REQUIRED TASKS:
A: According to the text on learning joint control for robot arms, which simulator is the reinforcement learning framework built on?
B: List every robot arm that the text on learning joint control says is available in the simulation.

TEXT PROVIDED:
....
Learning Task-independent Joint Control for Robotic Manipulators with Reinforcement Learning and Curriculum Learning

This repository implements a Reinforcement Learning (RL) framework based on the NVIDIA Isaac Gym simulator. The RL framework learns policies to control robots using the actuators of the robot, e.g., joints using position or velocity control. The work aims to learn control strategies that make it possible to generate trajectories automatically for environments that change and, in the future, make it possible to operate in a dynamic environment, e.g., collaboration with humans.

This work uses the NVIDIA Isaac Gym simulator which makes it possible to train many robots in parallel, massively decreasing the time required to train successful RL agents.

1. Overview
2. Setup
- 2.1. Hardware
- 2.2. Prerequisites
- 2.3. Installation
  - 2.3.1. Docker
  - 2.3.2. Building Isaac Gym
3. Usage
- 3.1. Training a new model
  - 3.1.1. Tensorboard
  - 3.1.2. Wandb
- 3.2. Tests
- 3.3. Plotting
4. Citing
5. Licensing

1. Overview

Five different manipulators are available in the simulation:

KUKA LWR iiwa 14 R820
Doosan H2017
Franka Emika Panda
Universal Robots UR5
Kinova Robotics JACO (6 DOF)
....
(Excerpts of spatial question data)
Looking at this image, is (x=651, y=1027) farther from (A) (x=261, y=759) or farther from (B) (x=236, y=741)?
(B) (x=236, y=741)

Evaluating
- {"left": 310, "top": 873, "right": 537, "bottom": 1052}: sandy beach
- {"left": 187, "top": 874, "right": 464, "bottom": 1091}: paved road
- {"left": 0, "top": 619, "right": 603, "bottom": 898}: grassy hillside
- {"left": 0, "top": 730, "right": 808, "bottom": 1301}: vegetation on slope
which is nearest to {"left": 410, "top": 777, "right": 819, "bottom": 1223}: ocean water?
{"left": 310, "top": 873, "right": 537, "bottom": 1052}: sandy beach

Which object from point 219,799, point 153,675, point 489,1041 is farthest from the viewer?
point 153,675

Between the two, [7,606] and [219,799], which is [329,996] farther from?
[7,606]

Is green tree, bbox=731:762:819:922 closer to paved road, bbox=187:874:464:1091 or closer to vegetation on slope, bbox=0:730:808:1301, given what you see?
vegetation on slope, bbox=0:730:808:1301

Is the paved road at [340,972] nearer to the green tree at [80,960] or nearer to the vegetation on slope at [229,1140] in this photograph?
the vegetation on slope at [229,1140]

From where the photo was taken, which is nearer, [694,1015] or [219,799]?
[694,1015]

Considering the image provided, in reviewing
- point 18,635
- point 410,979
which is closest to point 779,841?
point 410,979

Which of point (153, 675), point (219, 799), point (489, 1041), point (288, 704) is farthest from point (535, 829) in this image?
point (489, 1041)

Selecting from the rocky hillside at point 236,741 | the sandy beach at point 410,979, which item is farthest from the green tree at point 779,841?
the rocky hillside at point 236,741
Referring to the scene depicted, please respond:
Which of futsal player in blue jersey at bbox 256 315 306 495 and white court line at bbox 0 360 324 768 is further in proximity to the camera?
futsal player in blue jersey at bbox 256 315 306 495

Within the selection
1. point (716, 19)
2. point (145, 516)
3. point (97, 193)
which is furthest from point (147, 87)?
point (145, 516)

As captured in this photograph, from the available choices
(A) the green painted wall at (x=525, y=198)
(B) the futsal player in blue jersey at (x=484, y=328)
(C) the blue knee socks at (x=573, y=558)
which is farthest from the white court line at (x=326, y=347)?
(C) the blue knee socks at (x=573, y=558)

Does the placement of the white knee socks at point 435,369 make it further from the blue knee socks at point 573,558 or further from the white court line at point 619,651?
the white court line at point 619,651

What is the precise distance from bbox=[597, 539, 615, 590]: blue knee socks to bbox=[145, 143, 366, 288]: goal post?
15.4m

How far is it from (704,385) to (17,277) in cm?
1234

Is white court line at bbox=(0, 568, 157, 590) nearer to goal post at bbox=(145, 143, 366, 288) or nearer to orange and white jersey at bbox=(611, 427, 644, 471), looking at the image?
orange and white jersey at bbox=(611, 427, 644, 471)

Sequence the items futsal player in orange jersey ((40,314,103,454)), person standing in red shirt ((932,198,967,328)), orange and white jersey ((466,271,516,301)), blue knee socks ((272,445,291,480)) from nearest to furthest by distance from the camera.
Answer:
....
COMPLETED EXERCISE:
A: NVIDIA Isaac Gym

B:
KUKA LWR iiwa 14 R820
Doosan H2017
Franka Emika Panda
Universal Robots UR5
Kinova Robotics JACO (6 DOF)